### EXERCISE:
Extend the article on Lake Powell's shrinking reservoir, continuing on from its final sentence.

### ARTICLE:
--- start ---

Bullfrog Marina • Ever since the Colorado River began filling Utah’s Glen Canyon and its countless side canyons in 1963, conservationists have been calling for emptying the lake that now supports a recreation economy and power generation.
Climate change, unbridled development and Western water politics are conspiring to gradually grant this wish. The reservoir has shed an average of 155 billion gallons a year over the past two decades, the result of drought-depleted river flows coupled with rising demands from powerful downstream water users.
Without a change in how the Colorado River is managed, Lake Powell is headed toward becoming a “dead pool,” essentially useless as a reservoir while revealing a sandstone wonderland once thought drowned forever by humanity’s insatiable desire to bend nature to its will.
“Lake Powell is doomed,” says Gary Wockner, an author and scientist who heads the group Save the Colorado. “The sooner we accept that inevitability, the sooner we will find a permanent solution.”
Unless water managers curb releases from Glen Canyon Dam, the lake, within a couple of years, Wockner warns, could fall below the level at which its turbines can crank out power, effectively negating a reason for the dam in the first place.
Utah water captains dispute Wockner’s dire forecast, but everyone agrees that the Colorado River is in crisis.
With seven Western states vying for what’s left of the Colorado River’s diminishing flows, Lake Powell and its older downstream partner, Lake Mead, are shrinking in the face of unrelenting demands on the water stored behind their mighty dams. The crux of the problem is the fact that the two reservoirs’ combined storage sits below 46 percent of capacity, the lowest since Powell began filling, according to Bureau of Reclamation Commissioner Brenda Burman.

--- end ---

### ENTRIES SUPPLIED:
--- start ---

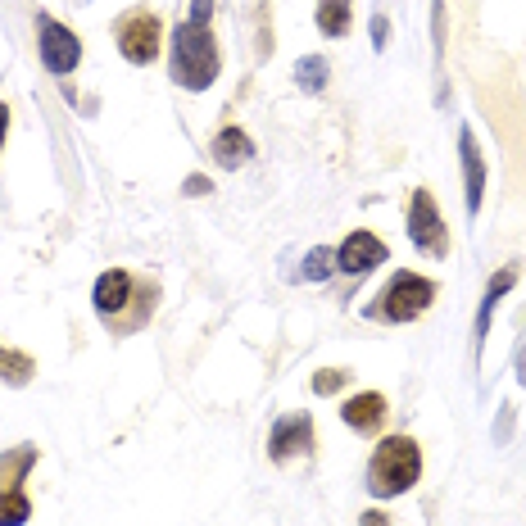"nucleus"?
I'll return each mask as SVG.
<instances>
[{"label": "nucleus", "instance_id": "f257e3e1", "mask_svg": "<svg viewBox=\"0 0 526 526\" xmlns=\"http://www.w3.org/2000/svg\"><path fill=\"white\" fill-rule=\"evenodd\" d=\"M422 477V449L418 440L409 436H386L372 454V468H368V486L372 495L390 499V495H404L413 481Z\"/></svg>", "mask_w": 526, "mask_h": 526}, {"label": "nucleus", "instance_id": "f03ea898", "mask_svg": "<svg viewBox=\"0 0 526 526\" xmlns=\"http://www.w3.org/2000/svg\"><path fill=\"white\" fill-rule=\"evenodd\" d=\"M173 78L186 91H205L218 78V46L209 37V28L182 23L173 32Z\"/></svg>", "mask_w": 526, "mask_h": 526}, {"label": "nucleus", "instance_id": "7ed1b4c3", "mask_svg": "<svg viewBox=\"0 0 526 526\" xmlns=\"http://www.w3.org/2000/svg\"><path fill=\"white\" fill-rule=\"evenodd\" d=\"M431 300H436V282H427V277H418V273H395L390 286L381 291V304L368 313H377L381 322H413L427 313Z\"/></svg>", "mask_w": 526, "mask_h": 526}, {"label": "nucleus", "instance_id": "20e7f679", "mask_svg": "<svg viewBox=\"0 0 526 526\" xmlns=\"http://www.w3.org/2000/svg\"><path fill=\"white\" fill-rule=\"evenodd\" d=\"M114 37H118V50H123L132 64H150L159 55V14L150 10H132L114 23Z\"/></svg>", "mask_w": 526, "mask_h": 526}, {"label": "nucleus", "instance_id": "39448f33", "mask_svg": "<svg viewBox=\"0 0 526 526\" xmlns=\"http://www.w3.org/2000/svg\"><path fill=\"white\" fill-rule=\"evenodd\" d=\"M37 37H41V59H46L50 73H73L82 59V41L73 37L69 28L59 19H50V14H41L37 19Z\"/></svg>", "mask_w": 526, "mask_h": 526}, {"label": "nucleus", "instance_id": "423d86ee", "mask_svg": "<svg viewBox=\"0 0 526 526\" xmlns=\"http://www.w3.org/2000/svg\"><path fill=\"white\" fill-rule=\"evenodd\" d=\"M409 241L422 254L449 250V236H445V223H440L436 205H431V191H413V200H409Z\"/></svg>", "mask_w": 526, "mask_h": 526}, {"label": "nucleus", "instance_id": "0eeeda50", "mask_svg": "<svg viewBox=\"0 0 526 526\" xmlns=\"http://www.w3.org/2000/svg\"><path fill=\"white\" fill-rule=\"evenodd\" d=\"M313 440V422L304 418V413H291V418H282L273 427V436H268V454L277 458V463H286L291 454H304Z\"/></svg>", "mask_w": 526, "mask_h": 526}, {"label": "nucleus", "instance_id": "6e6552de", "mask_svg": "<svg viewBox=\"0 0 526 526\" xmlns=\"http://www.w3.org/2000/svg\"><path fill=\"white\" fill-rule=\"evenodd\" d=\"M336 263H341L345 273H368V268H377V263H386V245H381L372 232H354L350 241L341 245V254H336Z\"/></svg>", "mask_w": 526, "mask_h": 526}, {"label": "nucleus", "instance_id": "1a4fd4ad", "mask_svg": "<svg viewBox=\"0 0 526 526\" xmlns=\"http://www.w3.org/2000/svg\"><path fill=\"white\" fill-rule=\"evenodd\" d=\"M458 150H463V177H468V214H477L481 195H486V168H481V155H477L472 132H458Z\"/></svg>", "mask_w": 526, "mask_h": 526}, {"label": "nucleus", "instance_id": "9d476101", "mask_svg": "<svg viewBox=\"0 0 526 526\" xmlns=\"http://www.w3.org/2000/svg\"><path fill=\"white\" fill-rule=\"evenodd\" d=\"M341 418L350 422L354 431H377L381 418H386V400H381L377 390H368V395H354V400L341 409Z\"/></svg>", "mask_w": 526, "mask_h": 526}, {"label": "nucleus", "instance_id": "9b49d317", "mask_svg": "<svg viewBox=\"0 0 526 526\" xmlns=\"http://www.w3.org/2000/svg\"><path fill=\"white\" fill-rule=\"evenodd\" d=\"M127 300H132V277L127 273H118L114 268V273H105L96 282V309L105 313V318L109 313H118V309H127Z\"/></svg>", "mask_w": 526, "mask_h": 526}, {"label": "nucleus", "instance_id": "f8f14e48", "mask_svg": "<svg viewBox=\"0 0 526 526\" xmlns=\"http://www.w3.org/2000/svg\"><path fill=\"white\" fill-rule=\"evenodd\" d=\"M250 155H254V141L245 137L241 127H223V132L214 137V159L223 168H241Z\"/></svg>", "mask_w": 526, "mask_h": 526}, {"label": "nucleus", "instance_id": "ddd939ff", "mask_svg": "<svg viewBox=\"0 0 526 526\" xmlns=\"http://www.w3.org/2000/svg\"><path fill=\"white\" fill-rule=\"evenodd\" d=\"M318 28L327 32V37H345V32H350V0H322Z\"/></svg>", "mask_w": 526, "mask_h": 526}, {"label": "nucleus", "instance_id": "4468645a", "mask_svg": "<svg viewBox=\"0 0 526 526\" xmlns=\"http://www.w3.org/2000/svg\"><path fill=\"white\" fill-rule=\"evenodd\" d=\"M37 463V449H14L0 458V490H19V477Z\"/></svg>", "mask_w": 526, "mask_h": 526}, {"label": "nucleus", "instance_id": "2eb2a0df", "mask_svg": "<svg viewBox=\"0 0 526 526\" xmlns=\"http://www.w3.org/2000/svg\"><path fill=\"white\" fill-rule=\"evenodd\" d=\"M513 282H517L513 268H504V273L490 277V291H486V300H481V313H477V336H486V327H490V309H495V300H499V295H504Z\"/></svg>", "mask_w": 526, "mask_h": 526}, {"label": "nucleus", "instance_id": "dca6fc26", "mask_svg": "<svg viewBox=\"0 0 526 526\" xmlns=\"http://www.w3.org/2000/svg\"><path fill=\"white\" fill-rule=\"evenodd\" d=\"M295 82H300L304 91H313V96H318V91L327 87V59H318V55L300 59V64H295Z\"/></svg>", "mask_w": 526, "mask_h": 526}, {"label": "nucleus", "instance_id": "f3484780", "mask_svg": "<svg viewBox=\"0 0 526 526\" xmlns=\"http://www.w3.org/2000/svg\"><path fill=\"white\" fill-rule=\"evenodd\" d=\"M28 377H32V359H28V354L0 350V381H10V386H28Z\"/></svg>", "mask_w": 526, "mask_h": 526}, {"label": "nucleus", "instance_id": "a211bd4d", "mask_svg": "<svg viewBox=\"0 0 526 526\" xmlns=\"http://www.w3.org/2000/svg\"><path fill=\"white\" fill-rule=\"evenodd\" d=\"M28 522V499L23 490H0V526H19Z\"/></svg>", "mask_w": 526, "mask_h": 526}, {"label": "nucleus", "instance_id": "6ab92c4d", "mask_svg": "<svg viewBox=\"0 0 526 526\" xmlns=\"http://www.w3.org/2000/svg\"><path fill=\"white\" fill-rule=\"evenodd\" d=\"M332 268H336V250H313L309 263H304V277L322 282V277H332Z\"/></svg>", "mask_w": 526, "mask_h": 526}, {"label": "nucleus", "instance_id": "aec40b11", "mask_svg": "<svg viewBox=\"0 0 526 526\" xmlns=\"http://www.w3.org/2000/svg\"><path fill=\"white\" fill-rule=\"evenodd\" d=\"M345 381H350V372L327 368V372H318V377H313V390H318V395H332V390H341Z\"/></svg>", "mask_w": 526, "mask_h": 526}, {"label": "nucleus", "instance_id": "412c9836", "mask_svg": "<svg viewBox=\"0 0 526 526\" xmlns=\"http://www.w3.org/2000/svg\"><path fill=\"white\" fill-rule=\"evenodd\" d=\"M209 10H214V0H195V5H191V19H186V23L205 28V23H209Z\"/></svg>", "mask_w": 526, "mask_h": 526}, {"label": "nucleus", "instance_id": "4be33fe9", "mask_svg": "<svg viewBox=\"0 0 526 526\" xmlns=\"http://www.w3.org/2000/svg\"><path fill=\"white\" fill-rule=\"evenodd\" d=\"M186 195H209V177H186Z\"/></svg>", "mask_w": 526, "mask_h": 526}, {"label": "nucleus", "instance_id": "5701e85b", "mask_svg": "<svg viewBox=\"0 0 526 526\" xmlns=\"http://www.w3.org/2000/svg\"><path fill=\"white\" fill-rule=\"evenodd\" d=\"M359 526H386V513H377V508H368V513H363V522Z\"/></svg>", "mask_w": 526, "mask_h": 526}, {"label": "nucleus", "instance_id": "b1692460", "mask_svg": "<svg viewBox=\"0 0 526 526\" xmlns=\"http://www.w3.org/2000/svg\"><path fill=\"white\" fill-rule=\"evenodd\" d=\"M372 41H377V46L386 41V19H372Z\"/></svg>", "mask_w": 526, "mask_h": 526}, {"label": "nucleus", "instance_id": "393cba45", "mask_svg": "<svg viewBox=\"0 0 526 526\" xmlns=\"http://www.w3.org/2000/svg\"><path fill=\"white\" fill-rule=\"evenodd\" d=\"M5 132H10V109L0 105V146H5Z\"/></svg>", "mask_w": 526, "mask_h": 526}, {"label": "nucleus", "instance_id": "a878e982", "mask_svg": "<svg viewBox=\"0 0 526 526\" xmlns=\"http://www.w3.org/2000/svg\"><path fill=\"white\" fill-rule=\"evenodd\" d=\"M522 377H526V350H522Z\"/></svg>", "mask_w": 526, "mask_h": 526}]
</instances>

--- end ---
--- start ---

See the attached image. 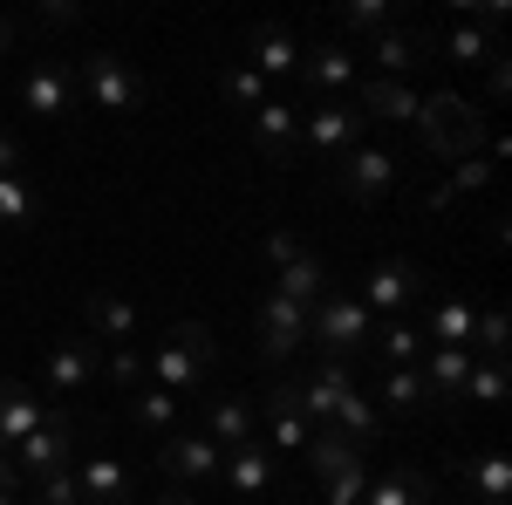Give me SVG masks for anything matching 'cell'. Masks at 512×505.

--- end ---

### WRITTEN ANSWER:
“We are teetering on the brink of a shortage today,” she told the Colorado River Water Users Association in November, “and we see real risk of rapid declines in reservoir elevations.”
Low flows, high risk
Lake Powell operates as a key cog in a vast system that supplies water to 30 million people and irrigates 5 million acres.
To get a feel for the 55-year-old reservoir’s plight, it helps to be in a boat sidled up against its vertical shoreline, oddly plastered with a white coating where normally the Entrada sandstone hums with pinks and reds streaked with dark varnishes.
Scott Hynek, a hydrologist with the U.S. Geological Survey, stands on the bow of a research vessel exploring the reservoir’s Colorado River arm, examining the milky mineral deposits that extend 80 feet above his head. The vast stripe rimming Powell is a testament to how far its level has dropped since 2000, when the Colorado’s flows began a steady decline in response to persistent drought, warming temperatures and the unabated thirst of a civilization that often pays insufficient heed to nature’s limits.
The 1,450-mile Colorado River is subject to a complicated water-sharing agreement that is under severe strain as Utah and six other Western states craft “drought contingency plans” to align their water use with reality.
There will be no winners and plenty of losers, but everyone suffers if a consensus is not reached soon.
“The latest hydrological information is sobering,” Burman told the 1,000 water managers and scientists gathered in Las Vegas. “Today’s level of risk is unacceptable and the chance for crisis is far too high.”
The pressures on the river raise the possibility that Lake Powell or Lake Mead — or both — could cease functioning as designed. Water levels could become too low to produce power, to go boating, to store water, and, in Powell’s case, to meet downstream delivery demands.
“It is fair to say that the politics of water in the Southwest are more concerned about the future of Lake Mead than Powell. You can connect the dots to say the future of Lake Powell is questionable,” says Doug Kenney, a Western water law scholar at the University of Colorado.
After all, California, whose residents in the south rely on water from Lake Mead, has more than twice as many members of Congress as the four Upper Basin states combined.
“The conversation now is how do we manage the pain and spread it around so it’s not too devastating to one party,” said Kenney, who leads the Colorado River Research Group. “At some point, you can’t ignore reality anymore, and the reality is we need to use a lot less water in the Colorado Basin.”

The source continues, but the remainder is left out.